__Given exercise__. How many lines in the items below contain the word "whale"? Reply with the number alone.

— BEGIN Source material —

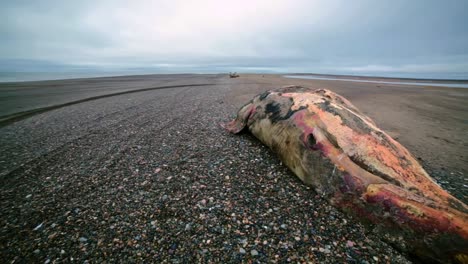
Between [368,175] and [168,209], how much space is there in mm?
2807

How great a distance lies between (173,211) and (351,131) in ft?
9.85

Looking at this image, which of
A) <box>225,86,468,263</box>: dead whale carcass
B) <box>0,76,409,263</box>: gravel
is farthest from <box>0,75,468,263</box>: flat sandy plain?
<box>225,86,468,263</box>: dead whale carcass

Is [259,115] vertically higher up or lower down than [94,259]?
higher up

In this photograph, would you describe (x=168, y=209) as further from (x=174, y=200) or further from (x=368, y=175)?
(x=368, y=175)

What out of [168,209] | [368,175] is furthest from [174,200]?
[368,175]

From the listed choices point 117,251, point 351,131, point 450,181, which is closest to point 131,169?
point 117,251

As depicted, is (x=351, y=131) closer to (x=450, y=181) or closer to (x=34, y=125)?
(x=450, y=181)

— END Source material —
— BEGIN Source material —

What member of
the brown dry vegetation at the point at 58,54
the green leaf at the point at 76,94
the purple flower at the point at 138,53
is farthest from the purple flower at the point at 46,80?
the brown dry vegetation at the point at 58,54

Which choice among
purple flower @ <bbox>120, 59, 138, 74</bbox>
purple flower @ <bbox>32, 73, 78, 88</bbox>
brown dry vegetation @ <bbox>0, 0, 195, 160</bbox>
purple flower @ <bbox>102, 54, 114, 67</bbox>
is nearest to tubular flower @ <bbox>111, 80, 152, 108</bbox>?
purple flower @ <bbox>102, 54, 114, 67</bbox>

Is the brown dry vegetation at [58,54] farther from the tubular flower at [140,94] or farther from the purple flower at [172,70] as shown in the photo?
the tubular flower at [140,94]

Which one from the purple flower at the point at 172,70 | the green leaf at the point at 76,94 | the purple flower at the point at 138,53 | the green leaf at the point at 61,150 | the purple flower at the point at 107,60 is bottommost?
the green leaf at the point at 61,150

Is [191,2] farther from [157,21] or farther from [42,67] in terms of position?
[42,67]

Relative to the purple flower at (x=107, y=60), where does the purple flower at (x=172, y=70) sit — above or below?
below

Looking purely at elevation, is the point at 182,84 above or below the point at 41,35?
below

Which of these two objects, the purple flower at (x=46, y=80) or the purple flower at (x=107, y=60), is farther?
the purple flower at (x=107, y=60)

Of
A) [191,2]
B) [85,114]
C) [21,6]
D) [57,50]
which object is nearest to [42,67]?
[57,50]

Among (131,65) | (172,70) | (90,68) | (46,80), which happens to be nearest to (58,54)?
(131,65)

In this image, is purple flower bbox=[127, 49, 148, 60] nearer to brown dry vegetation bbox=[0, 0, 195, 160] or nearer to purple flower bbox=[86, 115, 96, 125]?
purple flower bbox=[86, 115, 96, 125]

— END Source material —
— BEGIN Source material —

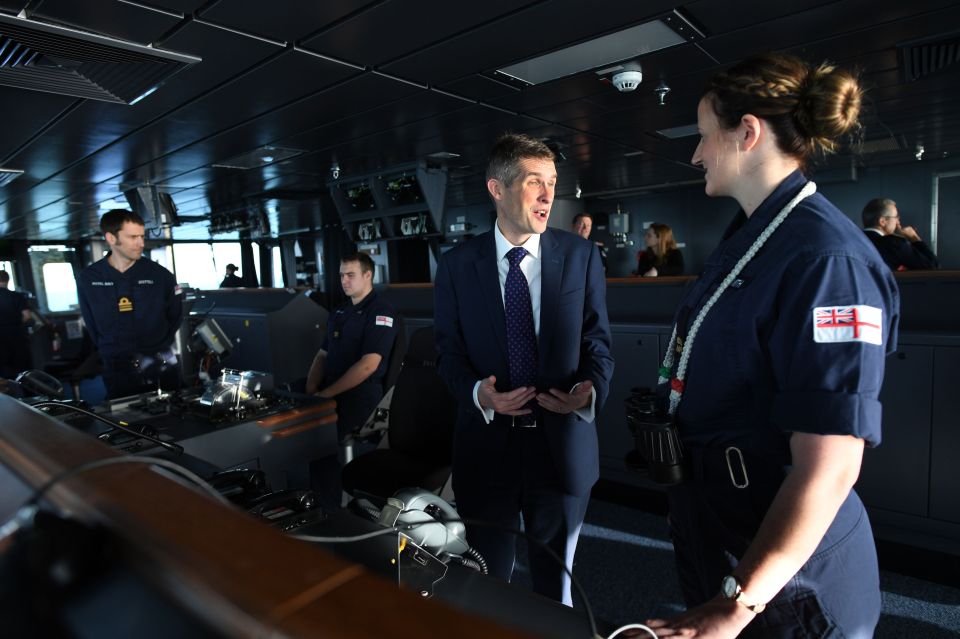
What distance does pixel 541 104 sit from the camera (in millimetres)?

— END Source material —

__Answer to the task__. 2